**Passage given**:
● ● ● ● ● ● ●

When the application is deployed to a DPU, the operation of the PSP encryption protocol is entirely transparent to the Host. All the resources required to manage the PSP connections are physically located on the DPU.
When the application is deployed to the host, the operation of the PSP encryption protocol is the responsibility of the host, and resources are allocated from the host. However, the operation of the PSP encryption protocol is entirely transparent to any virtual machines and containers attached to the VF network devices.
The creation of PSP tunnel connections requires two-way communication between peers. Each "sender" must request a unique security parameters index (SPI) and encryption key from the intended "receiver". The receiver derives sequential SPIs and encryption keys using the hardware resources inside the BlueField or ConnectX device, which manages a secret pair of master keys to produce the SPIs and encryption keys.
One key architectural benefit of PSP over similar protocols (e.g., IPsec) is that the receiver does not incur any additional resource utilization whenever it creates a new SPI and encryption key. This is because the decryption key associated with the SPI is computed on the fly, based on the SPI and master key, for each received packet. This lack of requirement for additional context memory for each additional decryption rule is partly responsible for the ability of the PSP protocol to scale to many thousands of peers.
Startup vs. On-Demand Tunnel Creation
The default mode of operation is on-demand tunnel creation. That is, when a packet is received from the unsecured port for which the flow pipeline does not have an encryption rule, the packet misses to RSS, where the CPU must decide how to handle the packet. If the destination IP address in the packet belongs to a known peer’s virtual network, the CPU uses gRPC on the OOB network connection to attempt a key exchange with the peer. If the key exchange is successful and a new encryption flow is created successfully, then the packet is then resubmitted to the pipeline, where it is encrypted and sent just as any of the following packets having the same destination IP address.
The following diagram illustrates this sequence (the "Slow Path"), for Virtual Machine V1 which intends to send a packet to Virtual Machine V2. In this case, V1 is hosted on physical host H1 and V2 on physical host H2. The first packet sent (1) results in a miss (2), so the packet is retained (3) while the keys are exchanged in both directions (4-8). Then the pipeline is updated (9) and the original packet is resubmitted (10). From there, the packet follows the same logic as the fast path, below.
Once the tunnel is established, and packets received from the VF (1) match a rule (2) and are encrypted and sent (3-4) without any intervention from the CPU ("Fast Path").
In the case of on-startup tunnel creation, the application's main thread repeatedly attempts to perform the key exchange for each of the peers specified on the command line until the list is completed. Each peer is connected only once and, if a connection to one peer fails, the loop continues onto the next peer and retries the failed connection after all the others have been attempted.

● ● ● ● ● ● ●

**Data lines**:

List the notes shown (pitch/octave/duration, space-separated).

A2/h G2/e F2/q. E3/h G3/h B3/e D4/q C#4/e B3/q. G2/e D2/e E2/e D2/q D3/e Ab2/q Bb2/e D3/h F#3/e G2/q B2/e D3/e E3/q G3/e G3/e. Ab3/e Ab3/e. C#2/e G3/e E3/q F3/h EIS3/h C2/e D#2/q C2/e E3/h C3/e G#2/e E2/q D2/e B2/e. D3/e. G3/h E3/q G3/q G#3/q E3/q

● ● ● ● ● ● ●

**Task instructions**:
- 1) Set down, word for word, everything in the PSP passage from "The creation of" down to "and encryption keys.".
- 2) Name each stage of the "Slow Path" sequence in the PSP passage, in order, with the number or numbers it carries.

**Answers to the problems**:
- 1)
The creation of PSP tunnel connections requires two-way communication between peers. Each "sender" must request a unique security parameters index (SPI) and encryption key from the intended "receiver". The receiver derives sequential SPIs and encryption keys using the hardware resources inside the BlueField or ConnectX device, which manages a secret pair of master keys to produce the SPIs and encryption keys.

- 2)
(1) the first packet is sent
(2) it results in a miss
(3) the packet is retained
(4-8) the keys are exchanged in both directions
(9) the pipeline is updated
(10) the original packet is resubmitted